Task instructions:
Copy the items below word for word, beginning at the line that contains "How far is (462,220)" and stopping after the line that contains "6.81 metres". Include both of those lines.

Dataset content:
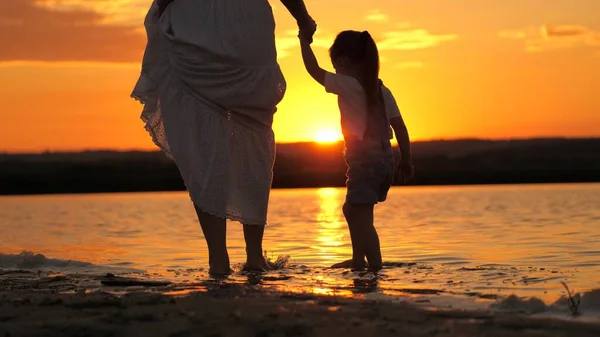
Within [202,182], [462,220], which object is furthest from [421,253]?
[462,220]

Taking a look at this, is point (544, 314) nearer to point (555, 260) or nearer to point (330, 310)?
point (330, 310)

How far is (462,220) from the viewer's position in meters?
12.8

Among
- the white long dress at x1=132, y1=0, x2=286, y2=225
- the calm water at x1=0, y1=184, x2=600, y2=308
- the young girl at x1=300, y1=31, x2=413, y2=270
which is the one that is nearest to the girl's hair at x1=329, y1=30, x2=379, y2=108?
the young girl at x1=300, y1=31, x2=413, y2=270

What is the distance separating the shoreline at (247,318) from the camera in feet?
12.3

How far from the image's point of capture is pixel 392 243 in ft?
31.2

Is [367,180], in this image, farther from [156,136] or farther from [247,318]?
[247,318]

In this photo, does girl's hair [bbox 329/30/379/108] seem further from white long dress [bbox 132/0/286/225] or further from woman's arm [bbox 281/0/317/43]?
white long dress [bbox 132/0/286/225]

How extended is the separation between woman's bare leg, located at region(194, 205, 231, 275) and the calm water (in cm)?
19

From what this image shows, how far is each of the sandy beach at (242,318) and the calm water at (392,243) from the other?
0.87m

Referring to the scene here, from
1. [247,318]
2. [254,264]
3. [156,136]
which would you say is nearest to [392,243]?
[254,264]

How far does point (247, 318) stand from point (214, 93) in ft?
9.15

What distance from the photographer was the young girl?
6.81 metres

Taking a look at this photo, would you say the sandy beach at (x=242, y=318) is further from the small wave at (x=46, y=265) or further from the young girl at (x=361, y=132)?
the small wave at (x=46, y=265)

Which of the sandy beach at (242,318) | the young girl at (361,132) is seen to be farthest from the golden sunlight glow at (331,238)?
the sandy beach at (242,318)
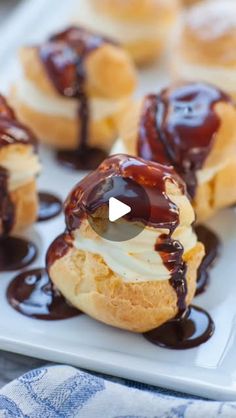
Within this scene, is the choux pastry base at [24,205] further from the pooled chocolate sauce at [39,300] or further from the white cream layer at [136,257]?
the white cream layer at [136,257]

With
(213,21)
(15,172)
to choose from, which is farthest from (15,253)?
(213,21)

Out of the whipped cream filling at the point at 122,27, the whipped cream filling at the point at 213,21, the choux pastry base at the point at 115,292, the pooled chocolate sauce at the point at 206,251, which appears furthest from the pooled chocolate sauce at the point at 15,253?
the whipped cream filling at the point at 122,27

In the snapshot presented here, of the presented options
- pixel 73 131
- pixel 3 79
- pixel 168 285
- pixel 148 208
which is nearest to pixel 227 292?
pixel 168 285

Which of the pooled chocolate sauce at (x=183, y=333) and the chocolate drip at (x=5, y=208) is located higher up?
the chocolate drip at (x=5, y=208)

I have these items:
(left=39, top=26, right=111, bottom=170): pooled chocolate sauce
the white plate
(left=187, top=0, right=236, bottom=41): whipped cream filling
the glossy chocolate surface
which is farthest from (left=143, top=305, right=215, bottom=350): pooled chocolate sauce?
(left=187, top=0, right=236, bottom=41): whipped cream filling

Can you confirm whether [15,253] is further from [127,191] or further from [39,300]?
[127,191]
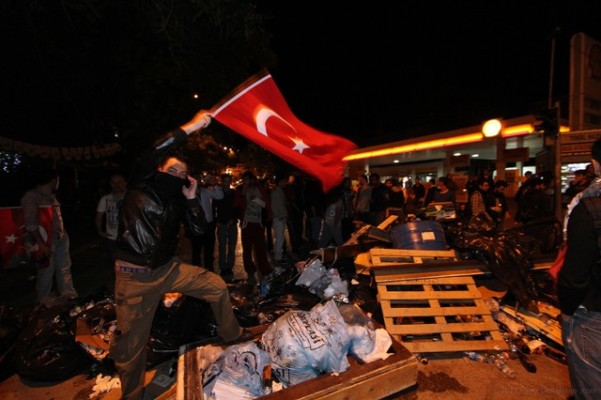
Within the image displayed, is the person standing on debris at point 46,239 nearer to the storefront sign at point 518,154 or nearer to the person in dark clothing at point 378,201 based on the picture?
the person in dark clothing at point 378,201

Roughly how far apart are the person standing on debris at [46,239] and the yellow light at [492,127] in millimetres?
15903

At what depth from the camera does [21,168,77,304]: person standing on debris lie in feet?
14.3

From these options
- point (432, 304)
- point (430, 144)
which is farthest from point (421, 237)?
point (430, 144)

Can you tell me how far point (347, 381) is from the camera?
2551 mm

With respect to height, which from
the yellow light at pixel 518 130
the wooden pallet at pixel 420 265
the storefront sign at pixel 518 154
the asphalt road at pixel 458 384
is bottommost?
the asphalt road at pixel 458 384

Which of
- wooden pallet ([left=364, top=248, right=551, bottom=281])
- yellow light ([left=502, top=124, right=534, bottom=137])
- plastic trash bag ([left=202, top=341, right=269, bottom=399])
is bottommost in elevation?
plastic trash bag ([left=202, top=341, right=269, bottom=399])

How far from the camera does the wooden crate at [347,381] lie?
242 centimetres

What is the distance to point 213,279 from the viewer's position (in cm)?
296

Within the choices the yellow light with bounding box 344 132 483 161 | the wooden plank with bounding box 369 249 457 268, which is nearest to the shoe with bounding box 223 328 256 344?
the wooden plank with bounding box 369 249 457 268

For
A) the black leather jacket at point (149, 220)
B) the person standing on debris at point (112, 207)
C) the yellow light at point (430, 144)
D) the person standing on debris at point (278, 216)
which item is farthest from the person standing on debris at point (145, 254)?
the yellow light at point (430, 144)

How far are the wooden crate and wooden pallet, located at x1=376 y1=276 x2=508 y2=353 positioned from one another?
28.7 inches

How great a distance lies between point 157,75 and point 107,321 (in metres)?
6.26

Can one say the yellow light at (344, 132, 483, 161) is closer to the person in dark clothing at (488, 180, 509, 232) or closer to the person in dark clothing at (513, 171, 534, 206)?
the person in dark clothing at (513, 171, 534, 206)

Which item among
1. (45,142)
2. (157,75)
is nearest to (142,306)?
(157,75)
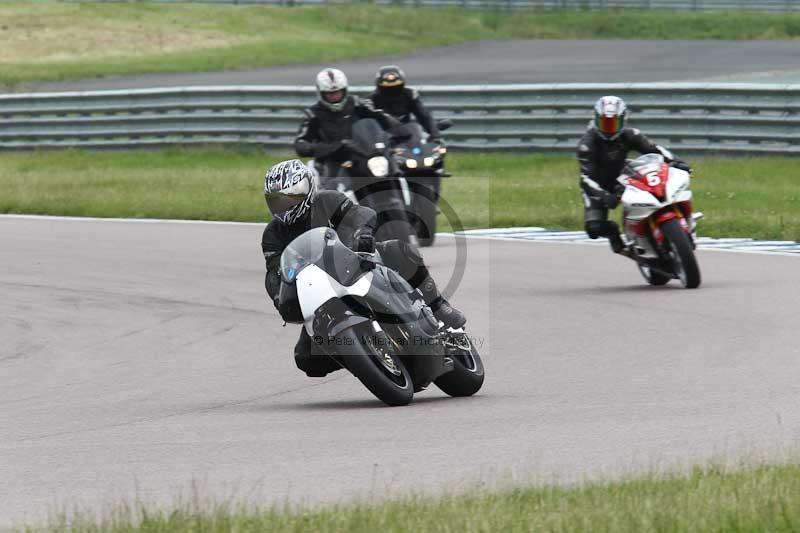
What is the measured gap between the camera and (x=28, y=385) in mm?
9211

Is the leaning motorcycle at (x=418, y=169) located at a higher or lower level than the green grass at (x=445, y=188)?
higher

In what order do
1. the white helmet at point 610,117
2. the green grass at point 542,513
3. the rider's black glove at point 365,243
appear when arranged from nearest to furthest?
the green grass at point 542,513 → the rider's black glove at point 365,243 → the white helmet at point 610,117

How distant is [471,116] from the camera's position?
23406mm

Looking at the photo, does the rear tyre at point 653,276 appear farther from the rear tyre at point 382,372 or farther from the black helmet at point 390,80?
the rear tyre at point 382,372

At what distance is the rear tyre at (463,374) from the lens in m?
8.30

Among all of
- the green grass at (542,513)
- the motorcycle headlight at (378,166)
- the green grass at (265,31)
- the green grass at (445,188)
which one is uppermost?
the green grass at (542,513)

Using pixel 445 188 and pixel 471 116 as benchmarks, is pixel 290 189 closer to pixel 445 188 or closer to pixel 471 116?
pixel 445 188

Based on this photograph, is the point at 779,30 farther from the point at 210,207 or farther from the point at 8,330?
the point at 8,330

Answer to the exercise:
How far is (462,220) from the viewer's position in meters?
12.8

Among
- the white long dress at x1=132, y1=0, x2=286, y2=225
- the calm water at x1=0, y1=184, x2=600, y2=308
- the young girl at x1=300, y1=31, x2=413, y2=270
which is the one that is nearest to the girl's hair at x1=329, y1=30, x2=379, y2=108?
the young girl at x1=300, y1=31, x2=413, y2=270

What is the distance separating the shoreline at (247,318) from the camera in feet?
12.3

How far from the image's point of capture is pixel 392 243 in ft?
31.2

Is [367,180], in this image, farther from [156,136] or farther from [247,318]?
[247,318]

In this photo, does girl's hair [bbox 329/30/379/108] seem further from white long dress [bbox 132/0/286/225] or further from woman's arm [bbox 281/0/317/43]?
white long dress [bbox 132/0/286/225]

How extended is the separation between woman's bare leg, located at region(194, 205, 231, 275) and the calm water (in cm)?
19

From what this image shows, how far is each of the sandy beach at (242,318) and the calm water at (392,243) from the other?
0.87m

Referring to the scene here, from
1. [247,318]
2. [254,264]
3. [156,136]
which would you say is nearest to [392,243]?
[254,264]

How far does point (247, 318) stand from point (214, 93) in ft?
9.15

What distance from the photographer was the young girl?
6.81 metres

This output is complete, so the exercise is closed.